§ **Fragment tekstu**
■ ■ ■ ■ ■

NBA: Gortat nadal w wybornej formie, 48 punktów Bryanta!

Marcin Gortat znów był najlepszym zawodnikiem Phoenix Suns, zdobywając 16 punktów i 12 zbiórek, lecz Słońca nie sprostały Los Angeles Lakers i fenomenalnemu Kobe Bryantowi. Jeziorowcy triumfowali 99:83 a Czarna Mamba zdobył 48 punktów!

Phoenix nie zagrało złego meczu, ale tego dnia nie było mocnych na Kobe Bryanta. Lider LA Lakers grał kapitalnie i zanotował najlepszy wynik punktowy w tym sezonie spośród wszystkich zawodników. Na 48 punktów złożyła się skuteczność 18/31 z gry oraz 12/13 z linii rzutów wolnych. Czarna Mamba miał również pięć zbiórek, trzy asysty i trzy przechwyty.

- Całkiem niezły wynik jak na starszego gościa - przyznał z uśmiechem 33-latek, 6. strzelec w historii NBA. Na jego koncie są już 28192 punkty, 404 mniej od 5. w tej klasyfikacji Shaquille'a O'Neala.

Jeszcze w połowie czwartej kwarty po dwóch trójkach Słońc (Brown, Frye) gospodarze prowadzili tylko 83:82. Zakończyli jednak spotkanie serią 16:1, a ostatnie 10 punktów w meczu zdobył nie kto inny jak zawodnik z numerem 24.

Mimo porażki znów świetnie spisał się Marcin Gortat. Polak z 16 oczkami i 12 zbiórkami był najlepszym graczem swojej drużyny. Nasz rodak spędził na parkiecie niemal 35,5 minuty (najwięcej w zespole) i wykorzystał siedem z 13 prób z gry.

Lakers wygrali po raz siódmy z rzędu we własnej hali. Suns z bilansem 4-5 zajmują 9. lokatę na Zachodzie.

***

Tak dobrego początku sezonu w Filadelfii nie było od czasów Allena Iversona. Szóstki wygrały po raz szósty z rzędu i notują najlepszy start rozgrywek od 11 lat! W sezonie 2000/2001 76ers rozpoczęli od 10-0 i zagrali w wielkim finale NBA, a Iverson był największą gwiazdą ligi.

■ ■ ■ ■ ■

§ **Podane pozycje**
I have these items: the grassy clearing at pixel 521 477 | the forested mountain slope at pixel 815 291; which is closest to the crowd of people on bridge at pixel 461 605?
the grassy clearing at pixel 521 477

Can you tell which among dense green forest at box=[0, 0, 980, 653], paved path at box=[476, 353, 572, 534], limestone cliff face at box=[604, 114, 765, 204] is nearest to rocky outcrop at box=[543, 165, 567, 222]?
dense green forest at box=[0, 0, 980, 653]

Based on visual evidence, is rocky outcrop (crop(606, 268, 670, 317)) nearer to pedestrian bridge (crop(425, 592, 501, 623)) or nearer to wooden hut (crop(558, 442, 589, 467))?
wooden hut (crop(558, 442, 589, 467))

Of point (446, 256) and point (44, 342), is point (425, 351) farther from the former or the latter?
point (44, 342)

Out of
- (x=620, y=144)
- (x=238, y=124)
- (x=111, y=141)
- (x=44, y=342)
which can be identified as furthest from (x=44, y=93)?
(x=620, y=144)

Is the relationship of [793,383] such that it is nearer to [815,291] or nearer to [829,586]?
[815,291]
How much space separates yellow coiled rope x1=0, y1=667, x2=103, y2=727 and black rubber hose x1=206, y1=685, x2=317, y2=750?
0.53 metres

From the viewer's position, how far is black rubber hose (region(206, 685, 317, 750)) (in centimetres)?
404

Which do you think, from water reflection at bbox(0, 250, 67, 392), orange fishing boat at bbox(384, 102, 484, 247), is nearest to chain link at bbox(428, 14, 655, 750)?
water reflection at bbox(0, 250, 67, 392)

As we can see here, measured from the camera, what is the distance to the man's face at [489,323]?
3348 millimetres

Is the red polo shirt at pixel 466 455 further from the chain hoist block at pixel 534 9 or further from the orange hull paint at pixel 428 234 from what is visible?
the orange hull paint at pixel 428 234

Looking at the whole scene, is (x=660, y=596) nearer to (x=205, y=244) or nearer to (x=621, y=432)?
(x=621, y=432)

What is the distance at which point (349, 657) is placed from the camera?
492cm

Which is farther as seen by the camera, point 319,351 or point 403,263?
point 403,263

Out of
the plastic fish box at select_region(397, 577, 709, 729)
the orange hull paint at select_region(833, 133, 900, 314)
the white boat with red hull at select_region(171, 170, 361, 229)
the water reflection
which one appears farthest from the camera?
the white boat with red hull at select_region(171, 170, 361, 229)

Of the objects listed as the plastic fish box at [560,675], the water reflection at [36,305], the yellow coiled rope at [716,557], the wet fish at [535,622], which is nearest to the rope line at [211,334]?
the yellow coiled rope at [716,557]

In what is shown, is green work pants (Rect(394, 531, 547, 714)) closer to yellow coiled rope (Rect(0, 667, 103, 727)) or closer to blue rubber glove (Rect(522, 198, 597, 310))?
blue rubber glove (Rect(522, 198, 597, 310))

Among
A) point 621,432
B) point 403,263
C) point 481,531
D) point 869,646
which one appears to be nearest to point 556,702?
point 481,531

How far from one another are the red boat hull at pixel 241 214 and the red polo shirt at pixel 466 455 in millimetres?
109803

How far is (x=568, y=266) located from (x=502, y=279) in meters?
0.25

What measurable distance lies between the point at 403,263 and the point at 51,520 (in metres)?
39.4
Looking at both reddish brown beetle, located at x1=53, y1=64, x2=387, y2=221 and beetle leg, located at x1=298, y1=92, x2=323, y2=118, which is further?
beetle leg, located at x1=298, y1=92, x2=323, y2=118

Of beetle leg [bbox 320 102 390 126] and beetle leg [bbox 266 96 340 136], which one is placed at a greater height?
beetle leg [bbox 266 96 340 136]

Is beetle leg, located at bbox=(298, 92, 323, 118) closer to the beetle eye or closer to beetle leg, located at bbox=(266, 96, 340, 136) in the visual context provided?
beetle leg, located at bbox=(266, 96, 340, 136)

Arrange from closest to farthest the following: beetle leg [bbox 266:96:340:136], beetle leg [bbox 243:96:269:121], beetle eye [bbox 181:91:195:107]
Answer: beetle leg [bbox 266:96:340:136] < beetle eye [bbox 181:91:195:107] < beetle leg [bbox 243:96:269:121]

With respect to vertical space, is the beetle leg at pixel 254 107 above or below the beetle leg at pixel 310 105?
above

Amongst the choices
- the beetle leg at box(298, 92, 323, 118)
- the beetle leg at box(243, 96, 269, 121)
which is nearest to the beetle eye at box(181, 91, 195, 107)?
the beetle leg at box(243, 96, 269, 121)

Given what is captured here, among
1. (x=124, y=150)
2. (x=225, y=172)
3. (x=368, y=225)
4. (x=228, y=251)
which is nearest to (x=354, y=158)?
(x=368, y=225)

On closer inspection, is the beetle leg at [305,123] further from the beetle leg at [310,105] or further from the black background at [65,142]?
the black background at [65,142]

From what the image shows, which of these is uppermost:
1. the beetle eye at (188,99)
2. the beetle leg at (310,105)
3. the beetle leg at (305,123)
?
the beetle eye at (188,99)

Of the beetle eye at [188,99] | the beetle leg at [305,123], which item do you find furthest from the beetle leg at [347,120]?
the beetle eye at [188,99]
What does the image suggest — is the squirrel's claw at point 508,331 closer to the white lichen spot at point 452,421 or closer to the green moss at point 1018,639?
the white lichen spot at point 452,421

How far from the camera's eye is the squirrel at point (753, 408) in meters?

■ ■ ■ ■ ■

§ **Treść zadania**
Jakim wynikiem zakończył się mecz Lakers z Suns według artykułu o grze Gortata i Bryanta?

§ **Odpowiedź**
Lakers wygrali 99:83.